How to Give a Wedding Speech

Categories Reception + Wedding Planning

Raise your hand if you have a bit of anxiety at the thought of public speaking … Just what I thought–that would be most of us! Have you been asked to give a wedding speech or wedding toast? If you have, you are most likely a Father of the Bride, Best Man, Maid or Matron of Honor … Have no fear! Remember the words of Arthur Ashe–the famous tennis player “One important key to success is self-confidence. An important key to self-confidence is preparation.” Below are helpful tips on how to give a great wedding speech.

{Emmanuell & Susan’s Private Yacht Wedding}

yacht wedding

To the Bride and Groom–be sure to first ask those key members of your family and wedding party if they want to offer a toast or give a speech at the rehearsal dinner or wedding reception. Give them time to prepare for it. To the Wedding Party–be prepared to give a short toast–just in case you’re asked at the last minute.

Tips to Giving a Great Wedding Speech

What does a wedding speech consist of?

1. Introduction
2. A funny, or lighthearted story
3. Well wishes for the couple
4. Ends in a toast
5. 2-5 minutes in length

What should the tone be like?

1. Celebratory and positive
2. Anecdotal
3. Congratulatory
4. Sincere
5. Focused on the couple. Honoring them.
6. Along the same formality of the wedding

What to say in a wedding speech:

1. Keep it positive. Keep it short. Keep it simple. If the speech or toast goes on and on, there are increased chances of losing the attention of the audience and saying something that shouldn’t be said: something really dumb.

2. Introduce yourself and how you know the couple. Chances are, not everyone knows you and your history with the bride and/or groom.

3. Make it personal. Based on your relationship with the couple, tell your version of a sweet, funny or touching “short” story that is relevant to the bride and groom and their love for each other. Let your personality shine through … so if you’ve got a great sense of humor–make it funny. If you’re a super-sensitive soul–make it touching. Be yourself!

4. Congratulate the couple. Wish them well. Raise your glass! Be sincere!!

Is Preparation Key?

Yes!
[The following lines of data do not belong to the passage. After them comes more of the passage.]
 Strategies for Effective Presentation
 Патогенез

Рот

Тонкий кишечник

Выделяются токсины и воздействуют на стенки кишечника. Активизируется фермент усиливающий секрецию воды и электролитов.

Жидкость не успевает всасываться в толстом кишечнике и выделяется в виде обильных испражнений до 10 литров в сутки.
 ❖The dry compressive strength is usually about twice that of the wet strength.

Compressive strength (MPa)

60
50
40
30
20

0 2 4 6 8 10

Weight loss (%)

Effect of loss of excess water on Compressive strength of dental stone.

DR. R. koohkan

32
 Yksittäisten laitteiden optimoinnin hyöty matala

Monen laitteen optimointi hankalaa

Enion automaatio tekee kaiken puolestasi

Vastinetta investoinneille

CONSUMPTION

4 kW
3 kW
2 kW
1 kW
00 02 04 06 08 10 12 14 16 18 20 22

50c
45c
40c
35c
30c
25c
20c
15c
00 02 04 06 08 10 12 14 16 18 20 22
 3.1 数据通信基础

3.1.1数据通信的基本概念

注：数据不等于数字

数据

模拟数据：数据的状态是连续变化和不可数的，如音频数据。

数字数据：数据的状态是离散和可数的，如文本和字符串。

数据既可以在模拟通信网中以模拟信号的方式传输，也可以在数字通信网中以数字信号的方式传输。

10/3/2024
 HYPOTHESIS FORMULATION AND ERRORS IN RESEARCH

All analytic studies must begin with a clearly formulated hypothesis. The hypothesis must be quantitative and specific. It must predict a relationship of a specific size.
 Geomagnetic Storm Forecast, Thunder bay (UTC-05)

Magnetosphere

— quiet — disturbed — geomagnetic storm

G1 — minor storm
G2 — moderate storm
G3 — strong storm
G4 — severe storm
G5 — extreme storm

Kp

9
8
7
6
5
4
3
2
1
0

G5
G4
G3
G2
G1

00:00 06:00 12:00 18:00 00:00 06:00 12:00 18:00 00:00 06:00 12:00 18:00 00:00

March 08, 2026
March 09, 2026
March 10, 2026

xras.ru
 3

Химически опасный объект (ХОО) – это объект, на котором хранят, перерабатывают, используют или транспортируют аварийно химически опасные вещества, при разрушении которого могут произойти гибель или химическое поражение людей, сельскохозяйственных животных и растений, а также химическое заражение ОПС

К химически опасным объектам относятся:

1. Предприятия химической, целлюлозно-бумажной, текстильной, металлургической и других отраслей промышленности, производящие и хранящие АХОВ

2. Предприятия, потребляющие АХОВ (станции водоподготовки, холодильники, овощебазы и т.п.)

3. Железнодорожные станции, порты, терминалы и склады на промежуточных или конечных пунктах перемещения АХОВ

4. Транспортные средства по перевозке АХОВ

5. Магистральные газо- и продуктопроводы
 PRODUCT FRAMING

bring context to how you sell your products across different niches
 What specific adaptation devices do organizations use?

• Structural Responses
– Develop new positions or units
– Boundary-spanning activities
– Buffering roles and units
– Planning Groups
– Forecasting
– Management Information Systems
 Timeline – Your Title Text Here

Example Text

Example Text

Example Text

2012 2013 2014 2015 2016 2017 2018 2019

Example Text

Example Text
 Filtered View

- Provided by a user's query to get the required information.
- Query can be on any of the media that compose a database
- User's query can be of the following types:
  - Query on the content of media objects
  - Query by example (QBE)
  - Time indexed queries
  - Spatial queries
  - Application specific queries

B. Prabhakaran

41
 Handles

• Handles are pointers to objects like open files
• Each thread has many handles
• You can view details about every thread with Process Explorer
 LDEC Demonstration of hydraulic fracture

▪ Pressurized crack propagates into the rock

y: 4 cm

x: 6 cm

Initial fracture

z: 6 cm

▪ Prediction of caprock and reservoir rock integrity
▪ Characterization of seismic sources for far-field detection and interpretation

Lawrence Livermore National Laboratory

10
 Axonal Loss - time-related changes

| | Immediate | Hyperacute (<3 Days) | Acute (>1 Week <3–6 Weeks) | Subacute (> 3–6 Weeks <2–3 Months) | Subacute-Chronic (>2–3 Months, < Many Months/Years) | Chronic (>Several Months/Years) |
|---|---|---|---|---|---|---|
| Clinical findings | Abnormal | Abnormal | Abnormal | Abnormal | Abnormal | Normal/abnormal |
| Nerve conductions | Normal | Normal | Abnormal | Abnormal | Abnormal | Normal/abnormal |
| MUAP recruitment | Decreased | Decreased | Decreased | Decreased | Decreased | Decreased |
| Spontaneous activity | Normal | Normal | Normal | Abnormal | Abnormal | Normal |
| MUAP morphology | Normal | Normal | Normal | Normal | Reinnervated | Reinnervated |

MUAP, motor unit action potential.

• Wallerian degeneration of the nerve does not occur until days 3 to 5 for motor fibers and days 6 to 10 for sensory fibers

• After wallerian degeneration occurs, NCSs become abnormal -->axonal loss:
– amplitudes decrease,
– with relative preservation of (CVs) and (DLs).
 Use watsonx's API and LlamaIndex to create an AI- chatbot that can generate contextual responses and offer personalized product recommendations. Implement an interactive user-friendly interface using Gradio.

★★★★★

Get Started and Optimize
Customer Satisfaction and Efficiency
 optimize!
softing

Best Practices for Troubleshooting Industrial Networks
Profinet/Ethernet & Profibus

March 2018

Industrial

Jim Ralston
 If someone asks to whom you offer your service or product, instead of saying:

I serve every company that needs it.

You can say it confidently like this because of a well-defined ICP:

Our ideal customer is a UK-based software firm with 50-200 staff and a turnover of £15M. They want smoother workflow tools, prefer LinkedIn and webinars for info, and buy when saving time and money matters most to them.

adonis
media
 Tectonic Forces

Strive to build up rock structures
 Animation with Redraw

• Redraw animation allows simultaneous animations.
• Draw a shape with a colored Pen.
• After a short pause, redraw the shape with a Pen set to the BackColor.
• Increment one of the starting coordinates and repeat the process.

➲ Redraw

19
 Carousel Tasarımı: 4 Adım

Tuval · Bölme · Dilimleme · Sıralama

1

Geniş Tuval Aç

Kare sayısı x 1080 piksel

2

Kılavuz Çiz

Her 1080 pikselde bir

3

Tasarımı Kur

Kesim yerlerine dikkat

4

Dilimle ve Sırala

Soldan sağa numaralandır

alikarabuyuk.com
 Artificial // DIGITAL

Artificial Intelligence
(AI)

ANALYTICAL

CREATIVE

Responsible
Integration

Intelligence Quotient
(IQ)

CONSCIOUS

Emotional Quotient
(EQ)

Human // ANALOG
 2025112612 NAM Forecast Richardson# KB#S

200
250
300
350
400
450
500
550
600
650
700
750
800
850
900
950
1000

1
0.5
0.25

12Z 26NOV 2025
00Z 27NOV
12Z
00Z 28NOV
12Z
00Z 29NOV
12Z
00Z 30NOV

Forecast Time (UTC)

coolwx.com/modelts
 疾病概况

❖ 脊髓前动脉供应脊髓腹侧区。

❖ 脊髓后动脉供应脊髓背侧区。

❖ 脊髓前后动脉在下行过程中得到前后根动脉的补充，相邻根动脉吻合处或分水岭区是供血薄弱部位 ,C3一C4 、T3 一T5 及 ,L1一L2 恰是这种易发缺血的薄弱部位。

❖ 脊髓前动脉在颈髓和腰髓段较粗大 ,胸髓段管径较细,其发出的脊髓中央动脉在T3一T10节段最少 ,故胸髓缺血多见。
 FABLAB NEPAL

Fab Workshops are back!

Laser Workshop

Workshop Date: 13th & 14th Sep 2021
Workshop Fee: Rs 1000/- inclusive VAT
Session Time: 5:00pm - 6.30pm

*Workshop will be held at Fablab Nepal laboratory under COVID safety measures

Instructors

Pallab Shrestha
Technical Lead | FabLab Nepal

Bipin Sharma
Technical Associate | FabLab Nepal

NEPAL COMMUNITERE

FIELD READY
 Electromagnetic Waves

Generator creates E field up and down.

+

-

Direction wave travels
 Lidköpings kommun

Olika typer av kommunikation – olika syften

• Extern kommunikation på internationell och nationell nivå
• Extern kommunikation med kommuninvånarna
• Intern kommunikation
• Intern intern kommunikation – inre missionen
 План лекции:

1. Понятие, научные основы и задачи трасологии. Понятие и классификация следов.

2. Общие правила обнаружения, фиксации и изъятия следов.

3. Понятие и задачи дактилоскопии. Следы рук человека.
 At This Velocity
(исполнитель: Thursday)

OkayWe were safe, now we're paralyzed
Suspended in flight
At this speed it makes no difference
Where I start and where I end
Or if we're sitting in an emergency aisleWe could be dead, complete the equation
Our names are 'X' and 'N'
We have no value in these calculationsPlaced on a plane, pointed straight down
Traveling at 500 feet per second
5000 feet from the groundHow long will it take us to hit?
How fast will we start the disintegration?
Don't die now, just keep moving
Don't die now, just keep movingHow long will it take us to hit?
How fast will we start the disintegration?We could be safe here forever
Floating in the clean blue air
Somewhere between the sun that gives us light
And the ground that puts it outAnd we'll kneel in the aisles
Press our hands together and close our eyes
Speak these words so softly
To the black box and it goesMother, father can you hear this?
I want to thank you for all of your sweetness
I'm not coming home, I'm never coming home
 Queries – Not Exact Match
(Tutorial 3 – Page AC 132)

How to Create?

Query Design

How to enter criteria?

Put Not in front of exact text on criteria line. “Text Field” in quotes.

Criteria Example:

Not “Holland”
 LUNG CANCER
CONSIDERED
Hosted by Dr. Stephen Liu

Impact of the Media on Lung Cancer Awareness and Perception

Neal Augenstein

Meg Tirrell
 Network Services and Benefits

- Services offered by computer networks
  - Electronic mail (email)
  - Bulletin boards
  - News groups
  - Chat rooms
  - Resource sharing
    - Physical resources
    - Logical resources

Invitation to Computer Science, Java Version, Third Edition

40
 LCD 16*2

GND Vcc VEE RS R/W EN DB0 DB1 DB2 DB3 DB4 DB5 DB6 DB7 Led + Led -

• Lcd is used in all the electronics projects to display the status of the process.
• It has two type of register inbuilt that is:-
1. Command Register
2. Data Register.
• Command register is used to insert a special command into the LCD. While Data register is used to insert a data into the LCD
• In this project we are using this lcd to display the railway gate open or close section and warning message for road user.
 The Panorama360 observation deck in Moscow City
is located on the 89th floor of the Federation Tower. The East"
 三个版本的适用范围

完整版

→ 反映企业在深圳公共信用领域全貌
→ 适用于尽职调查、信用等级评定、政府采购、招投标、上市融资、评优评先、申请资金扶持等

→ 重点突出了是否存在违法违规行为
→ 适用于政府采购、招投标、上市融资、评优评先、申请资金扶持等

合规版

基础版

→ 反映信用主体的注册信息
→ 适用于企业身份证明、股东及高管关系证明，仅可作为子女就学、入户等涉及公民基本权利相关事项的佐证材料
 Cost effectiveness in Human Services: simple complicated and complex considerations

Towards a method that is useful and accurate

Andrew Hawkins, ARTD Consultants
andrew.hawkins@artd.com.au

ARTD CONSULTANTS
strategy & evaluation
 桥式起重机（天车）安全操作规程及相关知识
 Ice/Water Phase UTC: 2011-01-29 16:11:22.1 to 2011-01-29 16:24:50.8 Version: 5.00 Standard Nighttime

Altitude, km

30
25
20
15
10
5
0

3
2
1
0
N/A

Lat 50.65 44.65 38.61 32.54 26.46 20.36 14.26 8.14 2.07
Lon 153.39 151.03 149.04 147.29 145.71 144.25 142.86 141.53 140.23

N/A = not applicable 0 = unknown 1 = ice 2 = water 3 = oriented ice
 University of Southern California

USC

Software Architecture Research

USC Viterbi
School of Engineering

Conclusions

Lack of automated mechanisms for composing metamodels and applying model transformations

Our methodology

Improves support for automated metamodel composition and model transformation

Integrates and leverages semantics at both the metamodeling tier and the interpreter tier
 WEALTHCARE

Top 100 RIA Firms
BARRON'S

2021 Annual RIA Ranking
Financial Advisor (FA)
Even if the speech is only 2 minutes long, spend plenty of time deciding on which story to tell. Prepare an outline. Practice in front of the mirror. Practice in front of a good friend. Carefully choose the right words–ensuring that they’re not offensive or negative. Practice. Practice. Practice.

What advice do you have?

Comments
  • Rach on February 23, 2012 @ 10:34 am

    Good advice! I like how you mentioned the tone should be “along the same formality of the wedding”. So true!

    I once witnessed a “bachelor roast” at a more formal/conservative wedding. Was it funny? Yes. But was it appropriate for the audience — esp. the parents/grandparents? No!